Answer these from the company profile below:
(a) What did Donald Gumpertz build at the age of 14?
(b) How many employees did the company have in 2009?
(c) In what city was Donald Gumpertz born?

» Passage shown
________________________________________

Industrial Electronic Engineers, Inc.
- Trade name: IEE
- Type: Private
- Industry: Electronics
- Founded: 1946; 80 years ago in Van Nuys, California
- Founder: Donald Gumpertz
- Products: Electronic displays
- Number of employees: 100 (2009)
- Website: ieeinc.com

= Industrial Electronic Engineers =

American electronics company

Industrial Electronic Engineers, Inc. (IEE; sometimes spelled Industrial Electronics Engineers) is an American electronics company based in Van Nuys, California.

It was founded by Donald Gumpertz in 1946. The company is best known for its electronic displays, becoming a pioneer in the field under Gumpertz's leadership.

==History==
===Early history===
Industrial Electronic Engineers was founded in 1946 by Donald Gumpertz (June 22, 1918, in Oxnard, California – April 28, 2012, in Toluca Lake, California). Gumpertz had been interested in electronics from a young age, building a ham radio transceiver at the age of 14 and obtaining an unrestricted commercial operator's licence from the Federal Radio Commission (the predecessor to the FCC) at 15 in the early 1930s. Before founding IEE, Gumpertz worked as an engineer at and announcer for Santa Barbara's KDB and Berkeley's KRE.

________________________________________

» Stored data
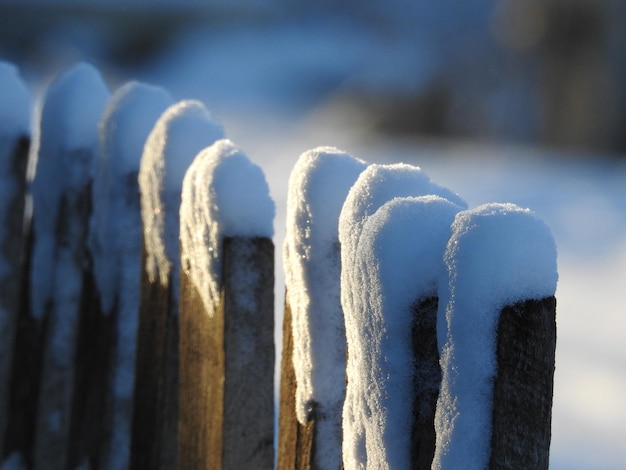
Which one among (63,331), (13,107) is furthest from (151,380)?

________________________________________

» Solution to the exercise
(a) A ham radio transceiver
(b) 100
(c) Oxnard, California